Bugün Galatasaray'la oynayacağımız maçın kalan yarım saatini oynayacaktık. Ve ciddi eksiklerimiz vardı. Ama Galatasaray'ın oynayacak oyuncusu kalmamıştı resmen. Bu fırsatı değerlendirip bu maçı bi şekilde kazanmalıydık. Şampiyonluk yolunda büyük bir avantaj sağlayacaktı bu galibiyet.Ayrıca verilen cezalarla ilgili fazla bulduklarımız hakkında şikayette bulunacaktık. Ve davanın avukatı bendim. Neredeyse iki gün boyunca evden hiç çıkmadan bu konu üzerinde çalıştım. Kafamda bişeyler oluşturduğumdan emin olduktan sonra Samandıra'ya kavuşma vaktim gelmişti.
Üzerime Fenerbahçe sweatshirtümü ve spor şort geçirdim. Saçımı at kuyruğu yapıp evden çıktım. Arabaya binip Samandıra'ya doğru sürmeye başladım. Taylan o günden sonra beni hiç aramadı, mesaj da atmadı. Onu sadece Galatasaray TV'deki idman görüntülerinde görebilmiştim. Keyfi yerindeydi. Arkadaşlarıyla vakit geçiriyor sanki sekiz maç cezası yokmuş gibi sonraki maçlara hazırlanıyordu.
Onu kırmıştım. farkındayım ama özür diledim pişman olduğumu, öyle demek istemediğimi dile getirdim. Neden bu kadar uzattığını asla alamıyorum. Ne düşünmemi bekliyordu. Sabah çıplak bedenine sarılmış olarak uyandım, düğünde giydiğim kıyafetlerim yoktu üzerimde. O gece o da sarhoş olmuş olabilirdi. Herkesin aklına gelirdi bu. Mert Hakan'ı hatırladığım için bana kızması da saçmaydı. Sanki ne hatırlayacağıma kendim karar veriyorum.
Bu gün son kez özür dileyecektim. Affetmezse kendi bileceği iş. Bu muameleyi haketmiyordum. O bana daha kötüsünü yapmıştı kendi yaptıklarını görmezden gelip beni suçlayamaz.
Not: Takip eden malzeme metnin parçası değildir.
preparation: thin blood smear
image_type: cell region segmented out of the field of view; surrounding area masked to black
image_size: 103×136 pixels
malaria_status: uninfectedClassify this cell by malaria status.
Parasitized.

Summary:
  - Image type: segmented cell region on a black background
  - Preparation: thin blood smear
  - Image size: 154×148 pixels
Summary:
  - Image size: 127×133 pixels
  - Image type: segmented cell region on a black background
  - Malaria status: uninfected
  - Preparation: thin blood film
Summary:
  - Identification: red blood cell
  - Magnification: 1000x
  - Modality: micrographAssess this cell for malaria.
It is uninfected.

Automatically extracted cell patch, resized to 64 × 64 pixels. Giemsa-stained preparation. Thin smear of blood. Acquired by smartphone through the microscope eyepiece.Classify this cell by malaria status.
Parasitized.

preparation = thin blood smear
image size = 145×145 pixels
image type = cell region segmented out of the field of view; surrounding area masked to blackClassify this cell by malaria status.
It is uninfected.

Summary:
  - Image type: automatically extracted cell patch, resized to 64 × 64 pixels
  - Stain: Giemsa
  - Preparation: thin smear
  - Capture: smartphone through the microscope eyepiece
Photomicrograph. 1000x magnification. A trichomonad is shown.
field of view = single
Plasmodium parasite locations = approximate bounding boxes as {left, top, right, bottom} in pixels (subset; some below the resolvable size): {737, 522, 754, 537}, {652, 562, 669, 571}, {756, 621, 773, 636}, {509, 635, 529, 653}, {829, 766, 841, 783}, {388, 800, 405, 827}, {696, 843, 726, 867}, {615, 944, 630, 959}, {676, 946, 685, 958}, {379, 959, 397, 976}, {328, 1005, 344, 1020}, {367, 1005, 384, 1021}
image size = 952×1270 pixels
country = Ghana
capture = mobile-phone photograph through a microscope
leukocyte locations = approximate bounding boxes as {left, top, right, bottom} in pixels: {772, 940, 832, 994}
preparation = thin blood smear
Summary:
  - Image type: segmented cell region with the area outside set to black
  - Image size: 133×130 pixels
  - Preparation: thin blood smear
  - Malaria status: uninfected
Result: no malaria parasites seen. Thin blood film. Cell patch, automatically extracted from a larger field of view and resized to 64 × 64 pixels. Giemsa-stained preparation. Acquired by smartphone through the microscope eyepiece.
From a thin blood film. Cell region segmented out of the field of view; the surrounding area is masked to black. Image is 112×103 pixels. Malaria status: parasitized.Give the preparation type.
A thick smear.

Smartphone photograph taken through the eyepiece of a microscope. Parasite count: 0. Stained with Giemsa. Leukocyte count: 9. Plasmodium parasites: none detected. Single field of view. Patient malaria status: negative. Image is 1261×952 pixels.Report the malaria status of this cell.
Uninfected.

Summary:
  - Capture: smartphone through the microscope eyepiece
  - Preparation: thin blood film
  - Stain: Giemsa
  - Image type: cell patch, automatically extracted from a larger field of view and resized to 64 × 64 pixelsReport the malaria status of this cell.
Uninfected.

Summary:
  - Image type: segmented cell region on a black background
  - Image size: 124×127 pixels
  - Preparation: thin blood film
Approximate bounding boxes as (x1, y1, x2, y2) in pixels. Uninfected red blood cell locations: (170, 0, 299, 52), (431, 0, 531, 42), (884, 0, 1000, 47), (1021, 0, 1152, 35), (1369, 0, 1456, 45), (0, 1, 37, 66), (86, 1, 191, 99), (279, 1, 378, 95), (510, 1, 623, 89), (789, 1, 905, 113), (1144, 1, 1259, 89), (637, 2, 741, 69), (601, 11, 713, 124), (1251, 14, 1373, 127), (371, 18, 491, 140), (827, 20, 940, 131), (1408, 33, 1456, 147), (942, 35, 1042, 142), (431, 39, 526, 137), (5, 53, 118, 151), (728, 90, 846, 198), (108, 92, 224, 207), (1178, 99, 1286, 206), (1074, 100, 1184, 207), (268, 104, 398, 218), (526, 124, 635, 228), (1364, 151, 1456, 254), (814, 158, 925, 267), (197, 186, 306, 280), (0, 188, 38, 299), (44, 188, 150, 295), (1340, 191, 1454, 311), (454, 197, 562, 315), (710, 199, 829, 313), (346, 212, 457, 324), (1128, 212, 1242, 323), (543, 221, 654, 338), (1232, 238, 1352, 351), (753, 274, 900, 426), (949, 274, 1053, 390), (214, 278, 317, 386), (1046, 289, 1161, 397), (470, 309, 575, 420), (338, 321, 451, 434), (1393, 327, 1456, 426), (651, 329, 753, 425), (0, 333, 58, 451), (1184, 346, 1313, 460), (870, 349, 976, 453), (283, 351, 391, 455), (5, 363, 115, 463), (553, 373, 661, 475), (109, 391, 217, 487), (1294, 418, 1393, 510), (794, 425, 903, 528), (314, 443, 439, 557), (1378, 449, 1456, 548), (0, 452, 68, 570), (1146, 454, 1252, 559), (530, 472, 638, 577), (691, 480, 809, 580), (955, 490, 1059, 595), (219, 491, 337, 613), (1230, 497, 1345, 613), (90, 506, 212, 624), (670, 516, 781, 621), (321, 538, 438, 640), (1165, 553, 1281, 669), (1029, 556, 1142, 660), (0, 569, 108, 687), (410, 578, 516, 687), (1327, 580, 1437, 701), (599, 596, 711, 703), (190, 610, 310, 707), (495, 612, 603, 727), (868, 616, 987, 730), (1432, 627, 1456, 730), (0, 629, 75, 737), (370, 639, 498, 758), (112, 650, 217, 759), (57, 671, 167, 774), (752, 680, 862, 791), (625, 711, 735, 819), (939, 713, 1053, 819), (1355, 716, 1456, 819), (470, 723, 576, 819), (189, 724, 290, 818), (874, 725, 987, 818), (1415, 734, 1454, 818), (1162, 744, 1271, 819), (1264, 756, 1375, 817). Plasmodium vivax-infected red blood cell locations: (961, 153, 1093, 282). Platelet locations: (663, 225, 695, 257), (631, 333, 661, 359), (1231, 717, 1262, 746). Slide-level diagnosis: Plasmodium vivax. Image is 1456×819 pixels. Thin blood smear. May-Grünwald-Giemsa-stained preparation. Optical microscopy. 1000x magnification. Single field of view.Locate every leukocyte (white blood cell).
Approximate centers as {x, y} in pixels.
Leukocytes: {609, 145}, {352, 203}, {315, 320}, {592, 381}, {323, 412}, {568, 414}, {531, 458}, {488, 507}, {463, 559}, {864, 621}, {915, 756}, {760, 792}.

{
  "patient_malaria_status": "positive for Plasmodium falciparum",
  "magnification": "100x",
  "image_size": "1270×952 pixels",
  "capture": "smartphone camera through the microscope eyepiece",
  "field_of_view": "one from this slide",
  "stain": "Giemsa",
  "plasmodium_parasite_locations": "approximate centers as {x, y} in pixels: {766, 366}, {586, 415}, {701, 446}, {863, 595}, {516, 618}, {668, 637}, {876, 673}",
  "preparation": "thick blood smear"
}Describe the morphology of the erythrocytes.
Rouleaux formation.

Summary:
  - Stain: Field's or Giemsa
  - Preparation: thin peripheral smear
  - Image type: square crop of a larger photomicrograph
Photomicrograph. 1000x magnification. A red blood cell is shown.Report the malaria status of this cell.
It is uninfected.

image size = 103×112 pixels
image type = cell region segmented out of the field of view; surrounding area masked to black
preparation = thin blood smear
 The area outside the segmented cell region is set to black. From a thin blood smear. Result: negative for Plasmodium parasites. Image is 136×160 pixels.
Arabayı park edip tesisin girişine doğru yürüdüm. Evimi çok özlemiştim. Çocuklar son idmanı yapıyordu muhtemelen. Altay kendi kendine refleks antrenmanı yapıyordu. Arkasından yaklaşıp boynuna sarıldım. Şaşkınca döndüğünde beni görünce gülümsedi.
Altay: Oo avukat hanım nerelerdesin ya ? Yüzünüzü gören cennetlik
- Aldığınız cezalarla uğraşıyodum beyefendi.
Altay: Ne yazık ki bu mümkün değil Mayıs Hanım çünkü ben ceza almadım.
- Aferin benim efendi oğluma. Kaliteni yine belli etmişsin
Bana göz kırparak "Her zaman" dedi.
Gülümseyip karşısına geçerek ona şut çekmeye başladım. O attığım her şutu kurtarıyordu. İnsan bilerek gol yer ayıp be birader.
Altay: Mayıs, sana bisey söyleyeceğim ama kızmak yok
Kıkırdamaya başlamıştı.
- Söyle hayatım. Sana kızmak ne haddime
Altay: İrfan'ın düğününde çok komiktin
- Gülme oğlum ya. Hiçbir şey hatırlamıyorum zaten.
Altay: Ali başkana Taylan'ı Fenerbahçe'li yapacağını söyledin. Çocuğun yakasını yapışıp beni sen götür diye direttin. Mert Hakan çok gerilmişti yoksa hönkürerek gülecektim valla.
- Mert Hakan çok bozuldu mu ? Kıyamam ya. Kafam yerinde değil ki niye sinirleniyo. Öyle bi şey yapar mıyım yoksa.
Altay: Açıkcası Mert Hakan'a söyleme ama seni Taylan'ın götürmesine sevindim.
- Neden ki ?
Altay: Sen sarhoştun. Siz Mert Hakan'la dans ederken de aranızda garip bi çekim vardı. Onun seni eve götürmesi biraz sakıncalı olabilirdi. Düğünde senden etkilendiğini düşünüyorum açıkçası. Ama anlık olabilir yanlış anlama. Sonuçta fazla güzeldin. İnsanların etkilenmesi normal.